If you're trying to implement the kind of automated compliance checks that might have prevented this, you can't just rely on manual reviews. You need a pre-commit hook that scans for secrets or PII before the code ever hits the repo.

pip install pre-commit
pre-commit install

The policy collision

Google firing an engineer for working on side projects isn't just a HR story; it's a signal that the "20% time" era is officially dead. For years, the industry accepted the idea that big tech companies could be loosely coupled collections of autonomous engineers. I think we're seeing a hard pivot toward a more rigid, risk-averse corporate structure where the company owns not just your hours, but your intellectual curiosity.

The outrage on X and Hacker News focuses on "toxic culture," but I think that's the wrong lens. This isn't about toxicity—it's about control. When a company is fighting for its life in an AI race, it can't afford to have its smartest people spending mental cycles on things that aren't on the quarterly roadmap. It's a boring, corporate move, but it's a logical one if you view engineers as assets to be optimized rather than inventors to be nurtured.

I'm not convinced this will actually stop people from building things on the side. They'll just do it on personal hardware and keep their mouths shut. The real question is whether the best engineers will even bother applying to a place that treats a side project like a fireable offense. If the "innovation" is now strictly top-down, does Google still have a way to attract the kind of people who actually build the things they end up acquiring?

Lessons on "Shadow IT"

The reaction to this firing is mostly outrage, with people calling it a sign of a decaying engineering culture. I get the frustration—it feels like a betrayal of the "hacker" spirit—but I think the conversation is missing the point. This isn't about a lack of innovation; it's about the reality of owning a massive, regulated codebase. When a side project moves from a local sandbox to something that touches production infrastructure or company data, it stops being a "passion project" and starts being a liability.

I suspect the company is trying to tighten the screws on Shadow IT because the cost of a mistake is now higher than the value of a random internal tool. That doesn't mean the firing was handled well, but it does show that the era of "move fast and break things" inside big tech is effectively over. The friction is intentional.

The real question is whether a company the size of Google can actually maintain a high-talent density if it treats every unsanctioned line of code as a fireable offense. I'm not sure if they can.

Conclusion

Google’s response to this is the same corporate reflex we've seen a dozen times: tighten the API policy and hope the problem disappears. But you can't really "policy" away the fact that people will always use the tool that actually gets the job done, regardless of whether IT has signed off on it.

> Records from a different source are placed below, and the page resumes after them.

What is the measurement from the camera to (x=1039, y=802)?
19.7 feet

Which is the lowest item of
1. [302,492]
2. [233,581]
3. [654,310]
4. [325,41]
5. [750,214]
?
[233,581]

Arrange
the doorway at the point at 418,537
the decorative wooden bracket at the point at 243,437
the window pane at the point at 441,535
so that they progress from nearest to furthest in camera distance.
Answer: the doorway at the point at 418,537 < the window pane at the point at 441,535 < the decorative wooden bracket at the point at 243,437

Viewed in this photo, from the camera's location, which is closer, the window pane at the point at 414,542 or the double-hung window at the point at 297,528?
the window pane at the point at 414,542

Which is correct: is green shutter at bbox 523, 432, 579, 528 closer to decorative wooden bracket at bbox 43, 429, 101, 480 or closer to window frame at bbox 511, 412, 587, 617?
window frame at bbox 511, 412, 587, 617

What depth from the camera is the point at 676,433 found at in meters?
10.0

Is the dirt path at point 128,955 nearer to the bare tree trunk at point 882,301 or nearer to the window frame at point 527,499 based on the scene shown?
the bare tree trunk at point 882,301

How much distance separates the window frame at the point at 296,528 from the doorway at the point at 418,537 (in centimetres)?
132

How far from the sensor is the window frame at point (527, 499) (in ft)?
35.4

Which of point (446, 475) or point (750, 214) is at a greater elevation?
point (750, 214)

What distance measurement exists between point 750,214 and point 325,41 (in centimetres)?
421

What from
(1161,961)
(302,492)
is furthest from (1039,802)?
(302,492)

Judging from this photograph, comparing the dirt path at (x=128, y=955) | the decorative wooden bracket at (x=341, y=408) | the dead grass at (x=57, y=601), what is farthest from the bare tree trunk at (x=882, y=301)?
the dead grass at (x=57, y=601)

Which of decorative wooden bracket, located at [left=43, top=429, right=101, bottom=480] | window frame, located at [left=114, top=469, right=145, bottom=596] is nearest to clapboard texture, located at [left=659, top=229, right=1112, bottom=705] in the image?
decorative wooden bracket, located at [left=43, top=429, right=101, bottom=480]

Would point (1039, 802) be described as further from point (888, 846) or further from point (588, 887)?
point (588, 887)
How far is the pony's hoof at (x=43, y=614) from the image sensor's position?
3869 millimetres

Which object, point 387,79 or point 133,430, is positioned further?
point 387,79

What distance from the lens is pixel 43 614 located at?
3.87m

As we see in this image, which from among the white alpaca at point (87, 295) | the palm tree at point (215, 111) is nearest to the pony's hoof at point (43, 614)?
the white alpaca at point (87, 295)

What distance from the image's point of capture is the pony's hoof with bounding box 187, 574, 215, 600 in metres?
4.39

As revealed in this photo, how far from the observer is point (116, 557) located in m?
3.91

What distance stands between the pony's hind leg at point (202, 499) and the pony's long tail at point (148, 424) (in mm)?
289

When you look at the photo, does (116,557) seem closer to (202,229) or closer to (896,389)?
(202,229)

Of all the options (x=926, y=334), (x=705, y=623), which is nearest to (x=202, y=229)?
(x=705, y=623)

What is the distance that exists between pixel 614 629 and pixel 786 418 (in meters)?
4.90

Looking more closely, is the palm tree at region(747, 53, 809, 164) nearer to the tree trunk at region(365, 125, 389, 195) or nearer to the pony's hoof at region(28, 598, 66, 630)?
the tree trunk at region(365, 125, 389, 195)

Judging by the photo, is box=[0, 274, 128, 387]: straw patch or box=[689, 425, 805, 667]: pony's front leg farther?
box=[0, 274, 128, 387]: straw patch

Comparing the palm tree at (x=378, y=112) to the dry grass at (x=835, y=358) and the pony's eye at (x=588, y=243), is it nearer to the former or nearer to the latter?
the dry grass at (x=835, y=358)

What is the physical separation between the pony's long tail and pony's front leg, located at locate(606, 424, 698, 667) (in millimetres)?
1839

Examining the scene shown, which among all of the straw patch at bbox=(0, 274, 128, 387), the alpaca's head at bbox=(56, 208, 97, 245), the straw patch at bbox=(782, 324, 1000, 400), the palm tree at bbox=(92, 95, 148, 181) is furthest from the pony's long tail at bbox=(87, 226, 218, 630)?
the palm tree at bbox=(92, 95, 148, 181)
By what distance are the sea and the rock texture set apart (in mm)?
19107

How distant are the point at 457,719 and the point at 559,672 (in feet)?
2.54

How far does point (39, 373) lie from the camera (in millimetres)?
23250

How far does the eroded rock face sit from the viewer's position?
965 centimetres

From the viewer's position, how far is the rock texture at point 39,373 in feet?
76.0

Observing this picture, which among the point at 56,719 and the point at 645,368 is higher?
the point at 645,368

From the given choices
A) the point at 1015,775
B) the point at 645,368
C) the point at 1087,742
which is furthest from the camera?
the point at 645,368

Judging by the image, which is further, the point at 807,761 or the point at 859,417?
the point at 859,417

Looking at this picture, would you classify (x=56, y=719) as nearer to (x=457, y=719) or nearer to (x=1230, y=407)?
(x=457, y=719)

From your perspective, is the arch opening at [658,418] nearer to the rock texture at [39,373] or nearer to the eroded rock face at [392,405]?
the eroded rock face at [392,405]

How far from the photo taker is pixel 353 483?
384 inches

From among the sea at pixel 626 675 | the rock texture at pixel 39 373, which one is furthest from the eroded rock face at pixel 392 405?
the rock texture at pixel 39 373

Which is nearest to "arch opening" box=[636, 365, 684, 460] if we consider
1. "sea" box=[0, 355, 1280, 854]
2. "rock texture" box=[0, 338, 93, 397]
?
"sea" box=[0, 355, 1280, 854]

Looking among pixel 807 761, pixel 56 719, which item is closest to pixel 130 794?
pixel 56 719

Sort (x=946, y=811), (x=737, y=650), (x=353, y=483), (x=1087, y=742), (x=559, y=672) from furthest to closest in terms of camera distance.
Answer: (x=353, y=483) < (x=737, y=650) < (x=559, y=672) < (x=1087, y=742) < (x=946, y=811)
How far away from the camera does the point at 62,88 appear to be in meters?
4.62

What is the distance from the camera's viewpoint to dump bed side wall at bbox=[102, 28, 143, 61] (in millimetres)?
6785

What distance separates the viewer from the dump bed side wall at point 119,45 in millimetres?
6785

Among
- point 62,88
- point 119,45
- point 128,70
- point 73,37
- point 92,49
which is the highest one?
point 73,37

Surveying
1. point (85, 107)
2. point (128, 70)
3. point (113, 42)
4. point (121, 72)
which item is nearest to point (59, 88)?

I'm still not convinced that the "Shadow IT" label is even helpful here. Usually, that implies someone is being sneaky. In this case, it just looks like people trying to bypass a clunky interface to get a basic task finished.

The real question is whether the official tools will ever be intuitive enough that users stop looking for the workaround. Or will we just keep playing this game of whack-a-mole with every new API update?